What about Eastern Europe? The first thing to be said is that six months after the entry into the EU is hardly the time to pass final judgements. The second thing is that it was not precisely tinpot dictators they were suffering from before 1989 but a complex, well-worked out and deeply oppressive political system. The consequences of that system and its collapse are still being worked out in Eastern Europe as well as the former Soviet Union, not least its largest and most important member, Russia.
However, it is fair to say that the determination of the Central European countries (and, really, they are the ones that have become part of the EU) to develop democratic systems and to stick to them has been quite astonishing. It happened without any help from the EU, which, as our readers may recall, was very wary about negotiations for several years after the wall’s destruction.

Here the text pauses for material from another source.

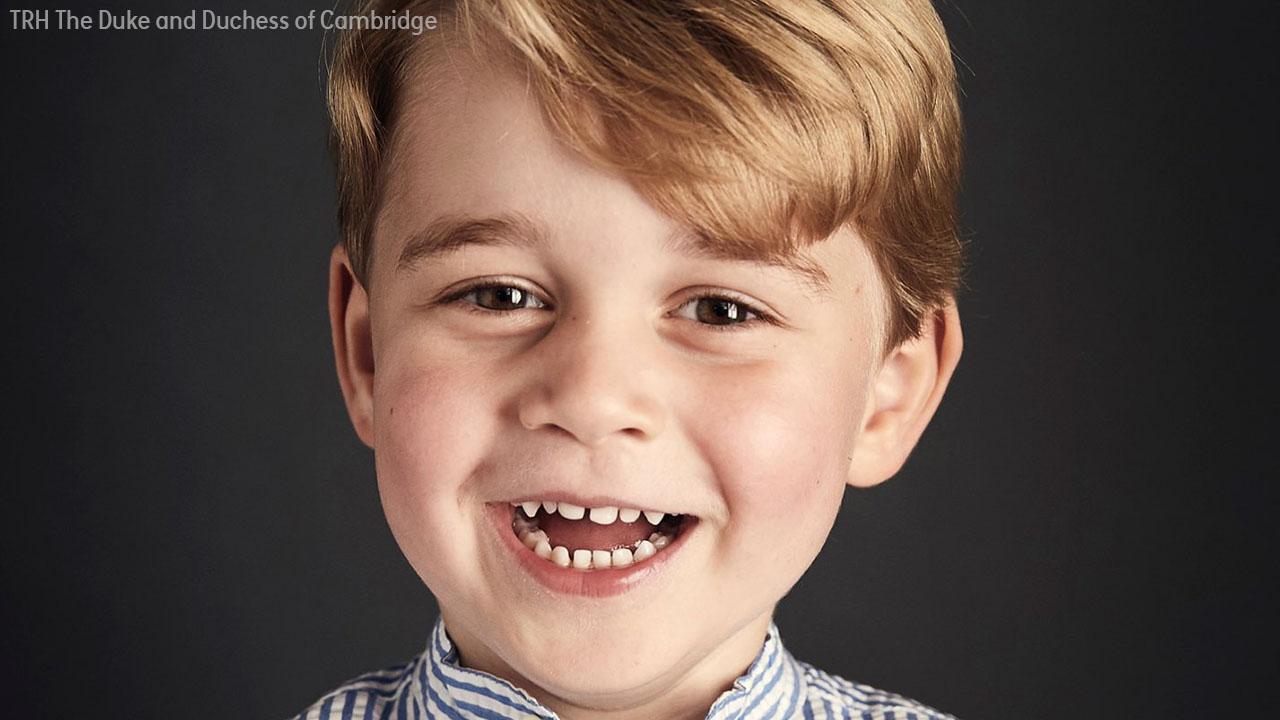 Image of Prince George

Equally astonishing has been those countries’ determination to liberalize much of their economy. Mr Bootle is a little disingenuous in his suggestion that this process took place as a result of negotiations with the EU. On the contrary, several of the new member states have found that they have had to reverse some of the liberalizing legislation, in order to fit in with the EU’s own less than liberal order.
Nor has that process stopped, as we can see with the repeated attempts to change the corporate tax rates and the demands that all the various economic, social and environmental regulations be put into place, in order that the core countries should have no real competition in the east. What makes Mr Bootle think that only the large members are held back by regulation, harmonization and suppression of competition?

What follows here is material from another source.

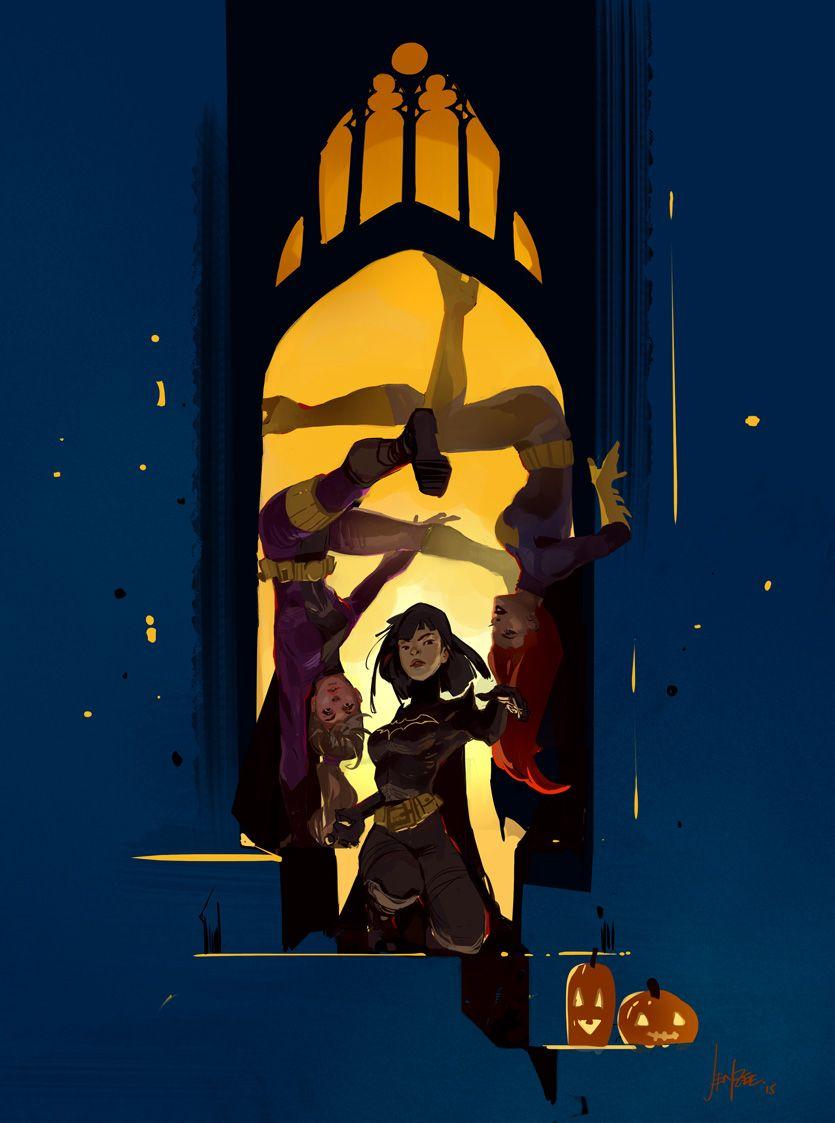 Jen_Zee_Concept_Art_Ilustration_Bat_Girls_01.jpg (835×1123)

Has Turkey benefited from negotiations with the EU so far? Hard to say. It is beginning to do things that fit the EU’s image of what a country should be like in order to become a member but is that necessarily of benefit? Will it benefit from further negotiations, assuming they actually happen? Possibly. But, equally, possibly not.
The East Europeans found that once real negotiations started they were so badly treated and bullied and cheated to such an extent that support for entry collapsed in those countries. With Turkey being somewhat more volatile politically, the same process could have serious consequences.